Gli agenti hanno in seguito ammesso di essersi sbagliati, di essere stati tratti in inganno dalla targa della vettura che combaciava con quella di un'auto rubata. Le donne si erano fermate nel posteggio per andare a farsi fare la manicure ma avevano trovato il negozio chiuso: stavano tornando in macchina quando sono state fermate. Brittney Gilliam, una delle protagoniste della disavventura, ha raccontato alla Cnn che gli agenti avevano intimato a lei e alle ragazze di scendere dal veicolo e di stendersi a terra, aggiungendo che nessuno avrebbe detto loro perché erano state fermate fino a quando non sono state ammanettate, nonostante si sia proposta immediatamente di mostrare i propri documenti e quelli di immatricolazione e assicurazione della vettura. In effetti, come ha poi aggiunto l'avvocato di Brittney, quel veicolo le era sì stato rubato a febbraio, ma le era stato restituito il giorno successivo.

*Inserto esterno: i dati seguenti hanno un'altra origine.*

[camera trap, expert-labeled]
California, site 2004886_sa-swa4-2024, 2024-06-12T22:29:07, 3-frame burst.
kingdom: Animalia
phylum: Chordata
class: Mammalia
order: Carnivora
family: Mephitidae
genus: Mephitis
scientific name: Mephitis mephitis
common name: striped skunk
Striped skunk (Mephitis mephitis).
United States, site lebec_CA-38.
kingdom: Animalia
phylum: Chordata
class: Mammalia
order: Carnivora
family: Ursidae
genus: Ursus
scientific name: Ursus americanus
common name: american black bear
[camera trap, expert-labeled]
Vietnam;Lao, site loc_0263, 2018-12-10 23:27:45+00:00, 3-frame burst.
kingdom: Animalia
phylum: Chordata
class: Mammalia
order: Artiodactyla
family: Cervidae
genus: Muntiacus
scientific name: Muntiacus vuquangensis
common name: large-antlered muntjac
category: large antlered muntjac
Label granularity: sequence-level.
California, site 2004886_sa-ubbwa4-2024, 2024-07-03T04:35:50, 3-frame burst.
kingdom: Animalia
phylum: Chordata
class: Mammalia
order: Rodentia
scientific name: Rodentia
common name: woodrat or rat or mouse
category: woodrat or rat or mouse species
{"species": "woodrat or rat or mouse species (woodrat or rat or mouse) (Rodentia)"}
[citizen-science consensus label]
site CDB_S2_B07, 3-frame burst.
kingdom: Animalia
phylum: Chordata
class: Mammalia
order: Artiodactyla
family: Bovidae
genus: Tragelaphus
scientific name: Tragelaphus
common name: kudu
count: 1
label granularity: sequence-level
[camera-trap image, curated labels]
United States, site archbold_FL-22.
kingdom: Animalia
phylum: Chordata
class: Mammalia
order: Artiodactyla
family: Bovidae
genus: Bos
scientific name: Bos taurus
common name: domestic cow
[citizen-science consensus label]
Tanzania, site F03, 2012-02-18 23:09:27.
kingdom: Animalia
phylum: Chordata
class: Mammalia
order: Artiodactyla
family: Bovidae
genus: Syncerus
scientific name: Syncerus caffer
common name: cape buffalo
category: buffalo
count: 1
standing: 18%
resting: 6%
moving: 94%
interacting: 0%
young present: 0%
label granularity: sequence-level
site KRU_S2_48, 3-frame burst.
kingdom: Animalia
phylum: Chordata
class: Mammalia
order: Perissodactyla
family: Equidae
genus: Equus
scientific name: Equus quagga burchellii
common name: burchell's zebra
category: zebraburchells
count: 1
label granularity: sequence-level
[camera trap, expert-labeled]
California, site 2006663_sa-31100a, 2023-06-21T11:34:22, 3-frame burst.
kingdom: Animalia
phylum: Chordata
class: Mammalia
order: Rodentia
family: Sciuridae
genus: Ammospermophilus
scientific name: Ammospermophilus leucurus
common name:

Il capo della polizia di Aurora, una donna bianca, si è scusata e ha offerto una terapia psicologica alle piccole, ma ormai era troppo tardi."Ho chiamato la famiglia per scusarci e offrire qualsiasi tipo di aiuto, specialmente per i bambini che potrebbero essere stati traumatizzati dagli eventi di ieri", ha detto il capo della polizia di recente nomina Vanessa Wilson. Sui fatti di domenica è intervenuto anche il governatore del Colorado Jared Polis, che ha definito l'incidente "orribile e doloroso da guardare. Come padre di bambini di età simile, potevo solo immaginare che quella fosse mia figlia, a cui piace indossare corone da principessa, ma che potrebbe rimanere traumatizzata da un incontro del genere". Ma la verità è che l'episodio non ha fatto altro che aumentare la tensione a livello nazionale nei confronti delle forze dell'ordine, nell'occhio del ciclone dopo la morte di George Floyd a Minneapolis, in Minnesota, lo scorso 25 maggio.